From the wording of the section it is clear that, unless person makes a statement in any verification under the Act or under any rules made thereunder or delivers an account or statement which is false and which he either knows or believes to be false or does not believe to be true, he shall not be punishable. The act of the petitioner is not an offence under the provisions contained in section 52 of the repealed Act. Therefore, a prosecution on the basis that she committed an offence under the provisions of section 277 would not lie. Hence the apprehension of the petitioner that she will be prosecuted under the Act is an idle one. But is she liable to be prosecuted for an offence under section 52 of the repealed Act, as section 28 (4) of that Act has been repealed Section 28 (4) was as follows :

'No prosecution for an offence against this Act shall be instituted in respect of the same facts on which a penalty has been imposed under this section.'

Since a penalty has been imposed upon the petitioner in respect of the act of the petitioner committed while the repealed Act was in force, it is doubtful whether a prosecution under section 52 of the repealed Act would lie, even though section 28 (4) has been repealed. At any rate counsel for the department submits that the department has no intention to prosecute the petitioner under section 52 of the repealed Act. Therefore, I see no basis for the apprehension of the petitioner that she stands in danger of a prosecution either under the repealed Act or under the Act.

================

Questions on the material
1 - In the passage on prosecution under the repealed Act, reproduce everything from "Since a penalty" down to "under the Act.", swapping "apprehension" for "fear".
2 - Condense the paragraph of the passage on prosecution under the repealed Act that begins "Since a penalty has been imposed" into a shorter version that keeps its main facts.
3 - According to the passage on prosecution under the repealed Act, what does counsel for the department submit?

Provided material
================

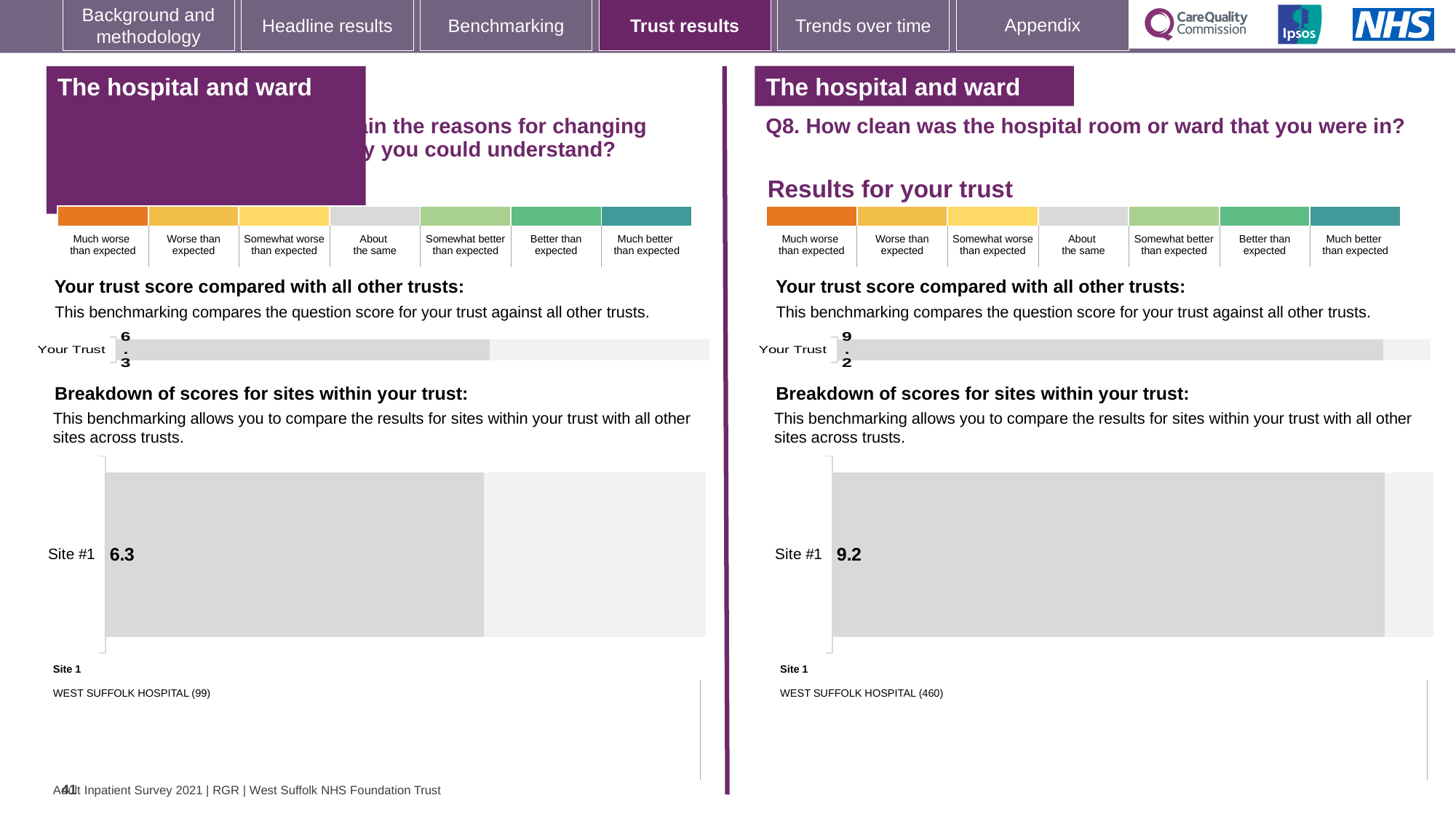
How many sites are shown in the breakdown of scores chart on the right-hand side (Q8)? 1 Which is larger: the Site #1 score on the left-hand chart or the Site #1 score on the right-hand chart (Q8)? Right-hand chart (Q8) What is the difference between the Site #1 score on the right-hand chart (Q8) and the Site #1 score on the left-hand chart? 2.9 On the left-hand side of the slide, what score is shown for Site #1 in the breakdown of scores for sites within your trust? 6.3 On the left-hand side of the slide, what is the score shown for Your Trust? 6.3 How many sites are shown in the breakdown of scores chart on the left-hand side? 1 On the right-hand side (Q8), which site name is listed as Site 1 below the chart? WEST SUFFOLK HOSPITAL (460) Is the Your Trust score on the right-hand side (Q8) greater or less than the Your Trust score on the left-hand side? greater On the left-hand side, which site name is listed as Site 1 below the chart? WEST SUFFOLK HOSPITAL (99) On the right-hand side (Q8, how clean was the hospital room or ward), what is the score shown for Your Trust? 9.2 What kind of chart is used to show the Site #1 score on the right-hand side (Q8)? Bar chart On the right-hand side (Q8), what score is shown for Site #1 in the breakdown of scores for sites within your trust? 9.2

================

Answers below
1 -
Since a penalty has been imposed upon the petitioner in respect of the act of the petitioner committed while the repealed Act was in force, it is doubtful whether a prosecution under section 52 of the repealed Act would lie, even though section 28 (4) has been repealed. At any rate counsel for the department submits that the department has no intention to prosecute the petitioner under section 52 of the repealed Act. Therefore, I see no basis for the fear of the petitioner that she stands in danger of a prosecution either under the repealed Act or under the Act.

2 - Because a penalty was already imposed on the petitioner for an act done while the repealed Act was in force, it is doubtful that a prosecution under section 52 of that Act would lie, even with section 28 (4) repealed. Counsel for the department states that the department does not intend to prosecute her under section 52. There is therefore no basis for her fear of prosecution under either the repealed Act or the Act.

3 - Counsel submits that the department has no intention to prosecute the petitioner under section 52 of the repealed Act.